- [Passage provided]
--------

Soon after her mother flew back, and subject A was getting accustomed to the fast pace American life. The validity of her visa card came to an end, and she was now an illegal immigrant. She felt comfortable for only about two to three months, little by little she started to shut down and talked less and started to have pessimistic thoughts about life. Growing up as an illegal immigrant Subject A did not fell indifferent, only because she did not now situation she was in. Everything changed once she entered high school; she did not have the ‘normal teenage’ experience.
But as she got older she grew to understand and started to have hatred feeling towards her mother for what she called ‘abandoning’ her and her sister. She grew jealous of certain family members because they growing up with both parents and they were able to go to parks with their dads while she went with her sister or aunt. As other kids were learning how to drive and taking the streets on their own, she was not able to, she had no driver’s license and that’s when she was seen as the ‘weirdo’, both Subject A and B had different responsibilities than just the normal chores.

--------

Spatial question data
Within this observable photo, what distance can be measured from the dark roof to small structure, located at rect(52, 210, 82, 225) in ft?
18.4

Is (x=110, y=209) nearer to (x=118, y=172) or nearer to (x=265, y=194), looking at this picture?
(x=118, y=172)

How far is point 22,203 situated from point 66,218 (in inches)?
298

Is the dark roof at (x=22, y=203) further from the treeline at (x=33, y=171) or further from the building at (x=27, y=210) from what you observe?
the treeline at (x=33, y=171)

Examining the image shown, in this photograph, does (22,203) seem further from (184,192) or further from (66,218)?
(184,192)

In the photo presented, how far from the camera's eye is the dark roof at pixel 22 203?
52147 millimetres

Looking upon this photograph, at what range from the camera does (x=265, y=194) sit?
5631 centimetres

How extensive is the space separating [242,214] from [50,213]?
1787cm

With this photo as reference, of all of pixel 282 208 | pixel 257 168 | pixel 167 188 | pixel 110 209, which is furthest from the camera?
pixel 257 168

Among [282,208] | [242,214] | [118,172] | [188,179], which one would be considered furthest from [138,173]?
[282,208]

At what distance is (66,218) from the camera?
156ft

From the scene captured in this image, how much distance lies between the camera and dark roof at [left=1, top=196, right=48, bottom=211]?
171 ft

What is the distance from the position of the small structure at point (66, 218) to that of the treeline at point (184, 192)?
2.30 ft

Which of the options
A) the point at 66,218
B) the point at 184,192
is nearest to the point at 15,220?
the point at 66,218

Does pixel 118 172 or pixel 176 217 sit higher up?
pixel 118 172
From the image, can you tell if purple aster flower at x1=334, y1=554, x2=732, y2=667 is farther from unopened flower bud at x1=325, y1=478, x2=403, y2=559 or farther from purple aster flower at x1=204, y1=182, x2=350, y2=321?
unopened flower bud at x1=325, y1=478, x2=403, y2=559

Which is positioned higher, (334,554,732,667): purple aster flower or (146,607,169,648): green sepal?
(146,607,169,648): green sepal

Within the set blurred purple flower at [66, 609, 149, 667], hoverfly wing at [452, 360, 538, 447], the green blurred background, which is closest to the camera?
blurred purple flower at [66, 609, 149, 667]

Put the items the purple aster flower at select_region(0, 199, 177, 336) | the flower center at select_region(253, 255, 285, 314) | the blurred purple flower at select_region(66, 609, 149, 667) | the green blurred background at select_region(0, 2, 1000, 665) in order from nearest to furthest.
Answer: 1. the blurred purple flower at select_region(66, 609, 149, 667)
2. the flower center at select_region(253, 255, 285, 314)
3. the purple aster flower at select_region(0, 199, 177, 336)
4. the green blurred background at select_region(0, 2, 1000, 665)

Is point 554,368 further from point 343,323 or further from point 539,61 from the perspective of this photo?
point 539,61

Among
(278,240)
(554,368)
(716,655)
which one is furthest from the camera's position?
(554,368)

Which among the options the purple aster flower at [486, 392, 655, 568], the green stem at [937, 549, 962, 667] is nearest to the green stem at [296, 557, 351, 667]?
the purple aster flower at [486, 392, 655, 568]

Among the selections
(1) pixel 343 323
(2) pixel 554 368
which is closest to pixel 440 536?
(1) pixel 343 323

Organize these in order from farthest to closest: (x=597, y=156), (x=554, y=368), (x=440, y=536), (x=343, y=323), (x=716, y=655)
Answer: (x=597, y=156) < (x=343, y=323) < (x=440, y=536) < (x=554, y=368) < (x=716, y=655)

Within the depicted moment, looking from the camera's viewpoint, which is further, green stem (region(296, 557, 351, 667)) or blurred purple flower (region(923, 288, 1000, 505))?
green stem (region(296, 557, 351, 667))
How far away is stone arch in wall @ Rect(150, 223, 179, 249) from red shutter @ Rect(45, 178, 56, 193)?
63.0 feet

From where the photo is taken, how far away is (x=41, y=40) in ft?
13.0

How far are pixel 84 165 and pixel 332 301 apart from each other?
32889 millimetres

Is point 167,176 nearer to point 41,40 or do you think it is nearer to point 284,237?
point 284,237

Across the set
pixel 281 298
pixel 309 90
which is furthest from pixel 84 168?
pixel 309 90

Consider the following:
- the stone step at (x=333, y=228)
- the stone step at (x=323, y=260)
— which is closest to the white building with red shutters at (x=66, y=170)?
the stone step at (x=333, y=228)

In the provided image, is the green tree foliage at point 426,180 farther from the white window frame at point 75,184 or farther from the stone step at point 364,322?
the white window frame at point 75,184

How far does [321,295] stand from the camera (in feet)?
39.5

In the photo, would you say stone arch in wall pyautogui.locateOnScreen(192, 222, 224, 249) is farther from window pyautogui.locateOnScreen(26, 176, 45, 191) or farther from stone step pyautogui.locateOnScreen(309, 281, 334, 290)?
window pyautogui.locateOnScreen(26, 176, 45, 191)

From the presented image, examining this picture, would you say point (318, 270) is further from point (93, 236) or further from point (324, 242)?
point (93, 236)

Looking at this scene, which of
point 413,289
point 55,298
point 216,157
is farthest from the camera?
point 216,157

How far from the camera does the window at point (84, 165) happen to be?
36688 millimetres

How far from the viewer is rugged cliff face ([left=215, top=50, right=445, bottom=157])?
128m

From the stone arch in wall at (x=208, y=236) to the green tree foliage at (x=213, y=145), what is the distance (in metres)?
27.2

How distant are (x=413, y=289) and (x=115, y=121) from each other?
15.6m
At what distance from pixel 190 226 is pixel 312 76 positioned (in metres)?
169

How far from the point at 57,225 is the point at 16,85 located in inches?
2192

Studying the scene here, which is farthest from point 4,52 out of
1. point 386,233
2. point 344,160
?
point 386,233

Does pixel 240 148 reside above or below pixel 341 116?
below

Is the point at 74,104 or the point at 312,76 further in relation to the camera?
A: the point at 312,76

--------

- [Requirements]
Quote the entire passage above about Subject A growing up as an illegal immigrant, word for word.

- [The response]
Soon after her mother flew back, and subject A was getting accustomed to the fast pace American life. The validity of her visa card came to an end, and she was now an illegal immigrant. She felt comfortable for only about two to three months, little by little she started to shut down and talked less and started to have pessimistic thoughts about life. Growing up as an illegal immigrant Subject A did not fell indifferent, only because she did not now situation she was in. Everything changed once she entered high school; she did not have the ‘normal teenage’ experience.
But as she got older she grew to understand and started to have hatred feeling towards her mother for what she called ‘abandoning’ her and her sister. She grew jealous of certain family members because they growing up with both parents and they were able to go to parks with their dads while she went with her sister or aunt. As other kids were learning how to drive and taking the streets on their own, she was not able to, she had no driver’s license and that’s when she was seen as the ‘weirdo’, both Subject A and B had different responsibilities than just the normal chores.